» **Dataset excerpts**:
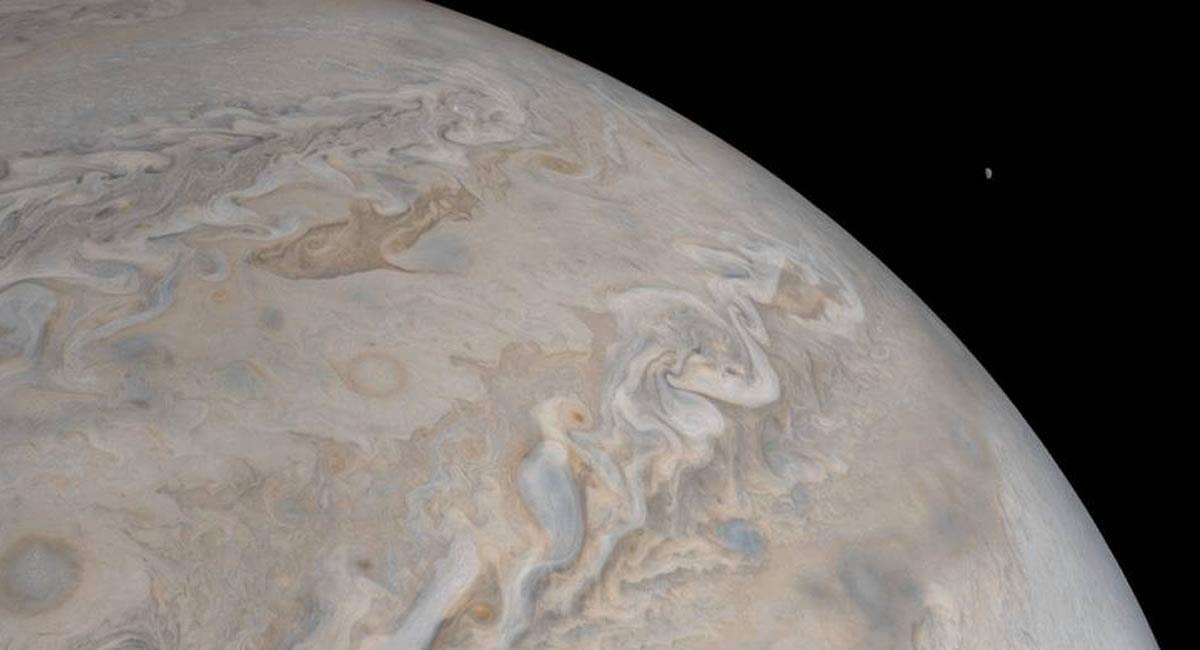 El clima y su tamaño resaltan entre las curiosidades del planeta 'azul'. Foto: Twitter @NASA.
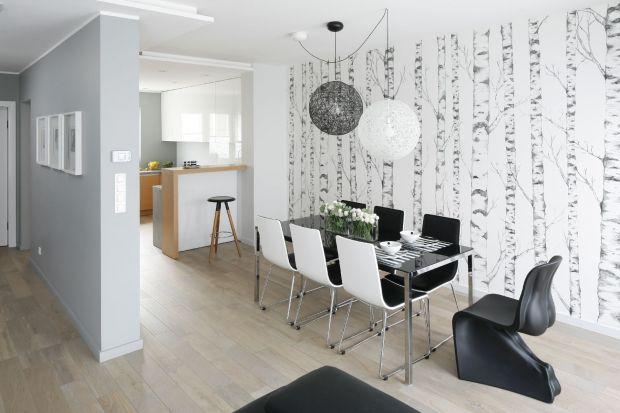 Jadalnia w mieszkaniach Polaków zyskuje na znaczeniu. Jest miejscem rodzinnych spotkań czy ważnych uroczystości. Warto więc by była ładnie i modnie urządzona.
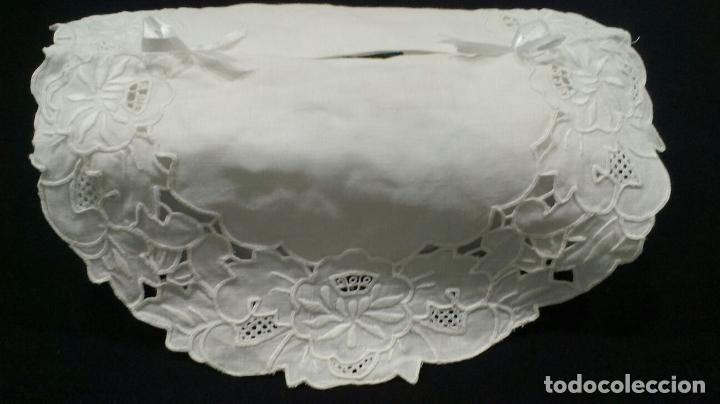 Antigüedades: Muy bonita antiqua cubre caja pañuelos.Lino blanco bordado a mano.Años 70 - Foto 10 - 240875120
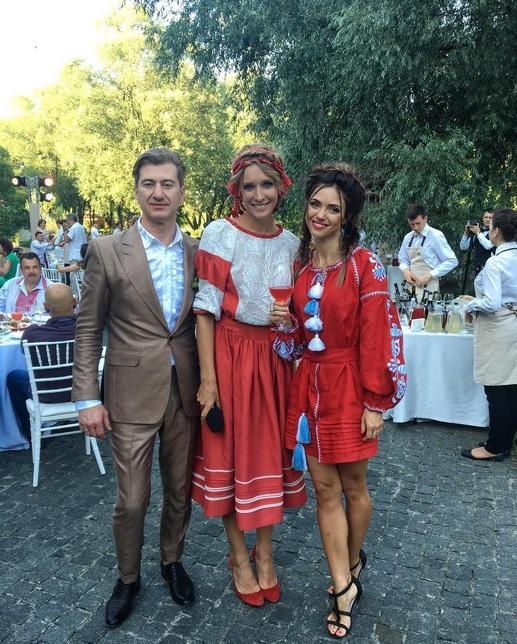 З'явилися перші фото з весілля відомого продюсера і української співачки (3)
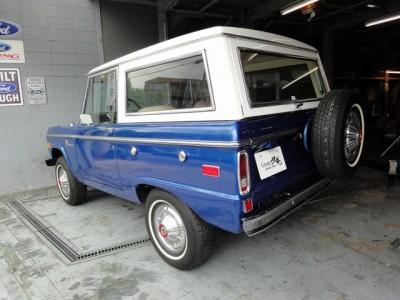 1976FordBroncoSport06-800x600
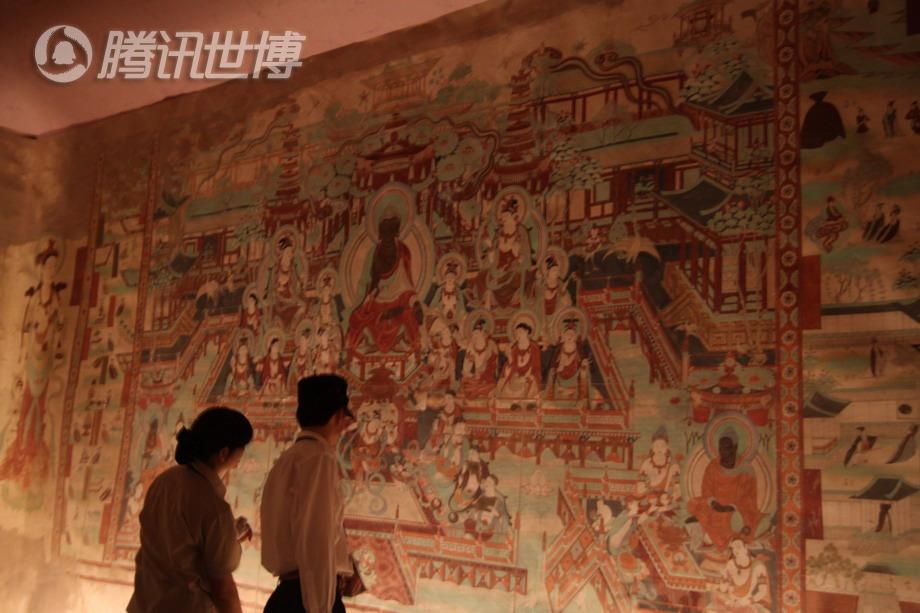 敦煌莫高窟第220窟,描绘了东方理想幻城的情景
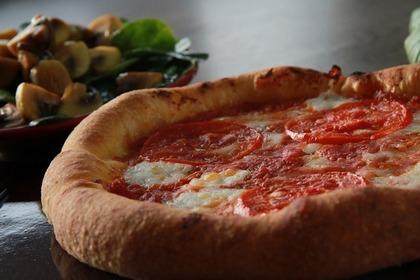 生地の厚いピザ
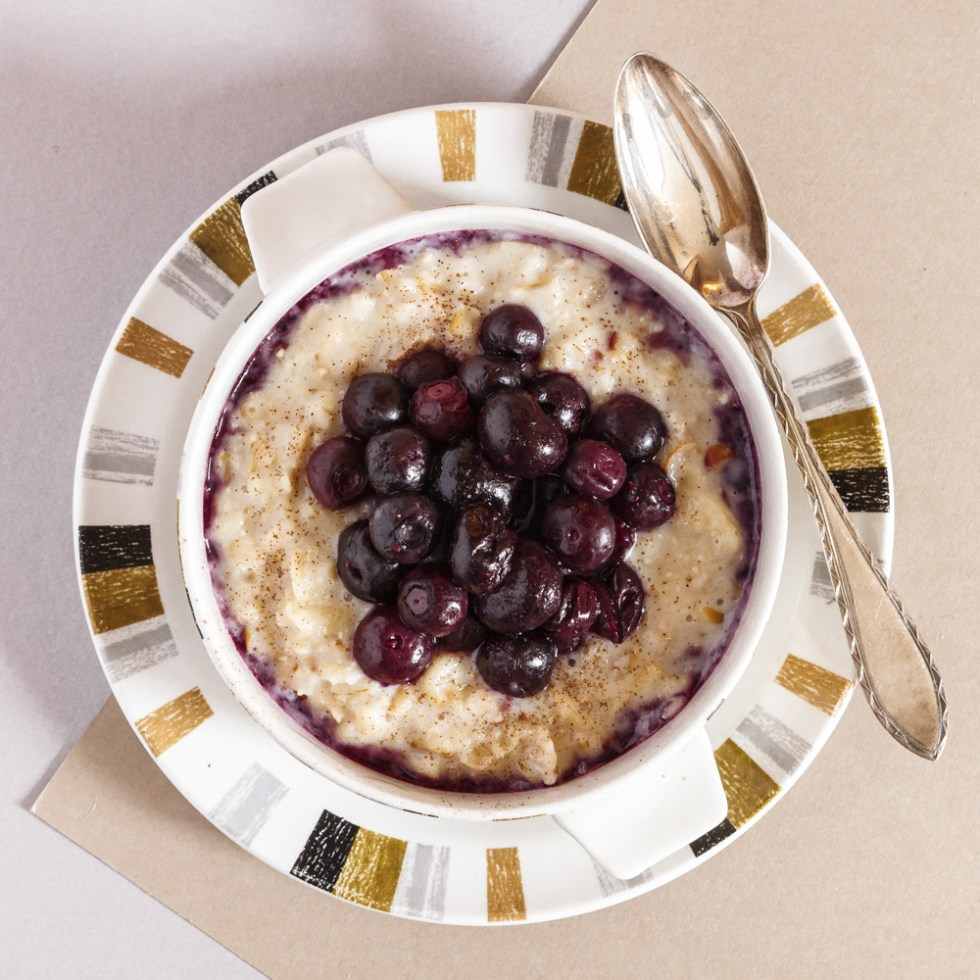 Apple Cinnamon Porridge with Hot Blueberries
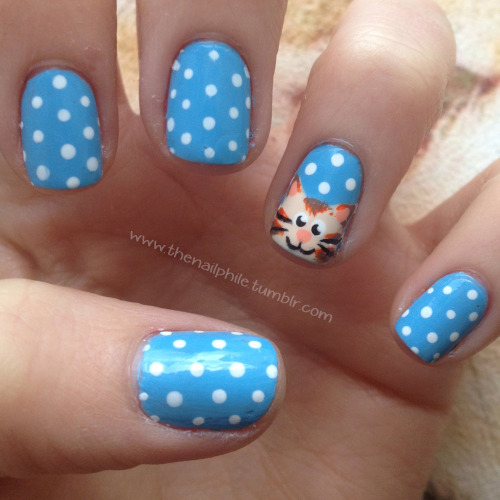 thenailphile:  Pictures always seem to put up the little bits that are wrong with my nails, before I take a picture I always think they look cute!ANYWAY!I PAINTED A GINGER CAT ON MY NAILS! love love love love these.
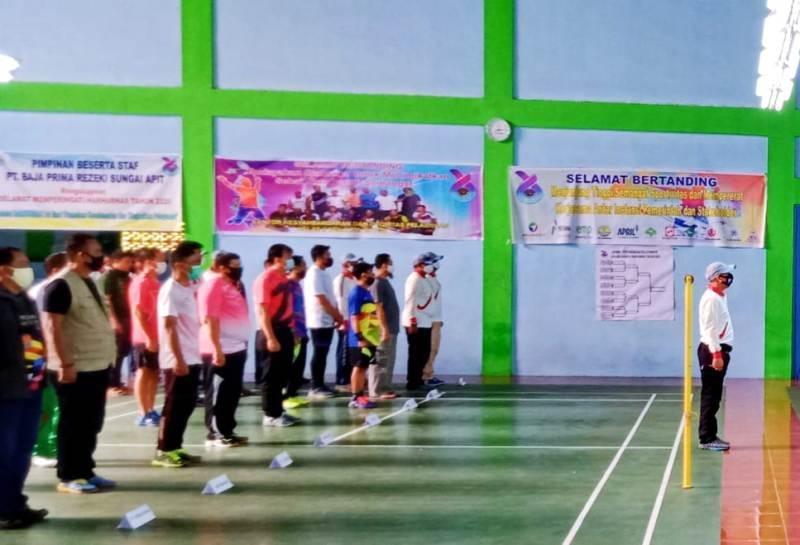 Capt. M. Hafiz Daulay, M.Mar. saat menjadi komandan upacara pembukaan turnamen badminton di GOR Garuda 99, Senin, 14 September 2020.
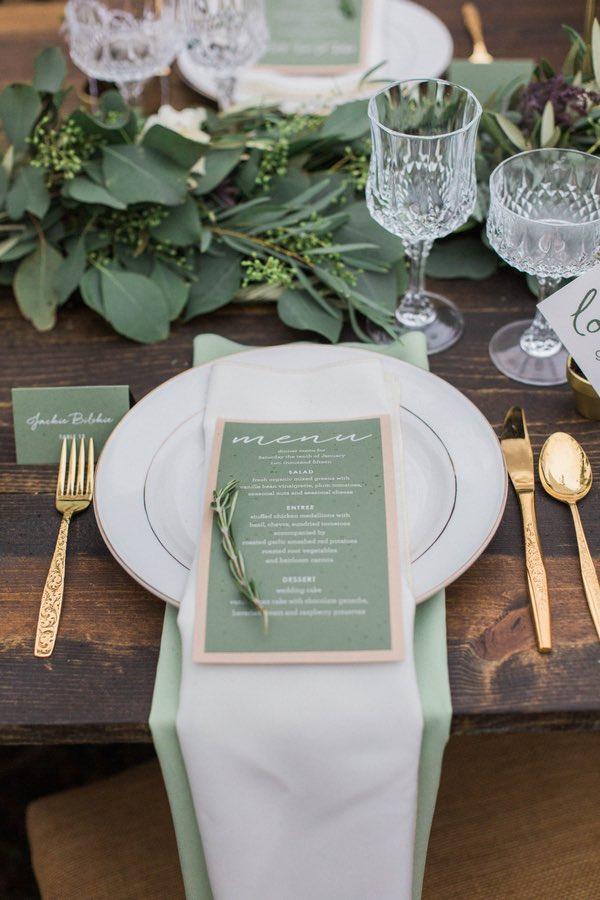idées tables de noel hygge eucalyptus mariage vert sauge doré blog déco clemaroundthecorner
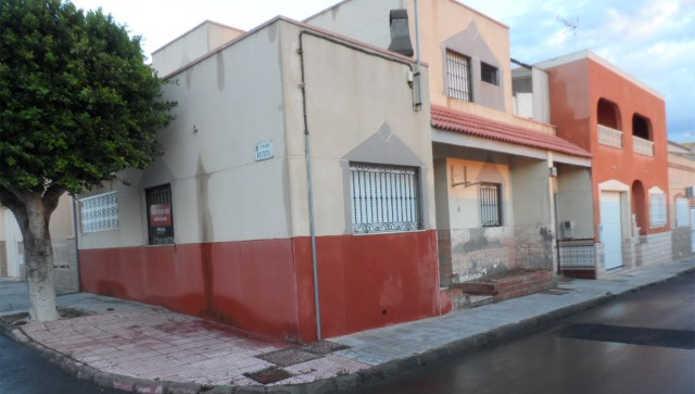 Casa en Almer�a (24885-0001) - foto0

» **The problem**:
Verbatim copy with pictures excluded: write out the records above in full.

» **Reply to the task**:
 El clima y su tamaño resaltan entre las curiosidades del planeta 'azul'. Foto: Twitter @NASA.
 Jadalnia w mieszkaniach Polaków zyskuje na znaczeniu. Jest miejscem rodzinnych spotkań czy ważnych uroczystości. Warto więc by była ładnie i modnie urządzona.
 Antigüedades: Muy bonita antiqua cubre caja pañuelos.Lino blanco bordado a mano.Años 70 - Foto 10 - 240875120
 З'явилися перші фото з весілля відомого продюсера і української співачки (3)
 1976FordBroncoSport06-800x600
 敦煌莫高窟第220窟,描绘了东方理想幻城的情景
 生地の厚いピザ
 Apple Cinnamon Porridge with Hot Blueberries
 thenailphile:  Pictures always seem to put up the little bits that are wrong with my nails, before I take a picture I always think they look cute!ANYWAY!I PAINTED A GINGER CAT ON MY NAILS! love love love love these.
 Capt. M. Hafiz Daulay, M.Mar. saat menjadi komandan upacara pembukaan turnamen badminton di GOR Garuda 99, Senin, 14 September 2020.
idées tables de noel hygge eucalyptus mariage vert sauge doré blog déco clemaroundthecorner
 Casa en Almer�a (24885-0001) - foto0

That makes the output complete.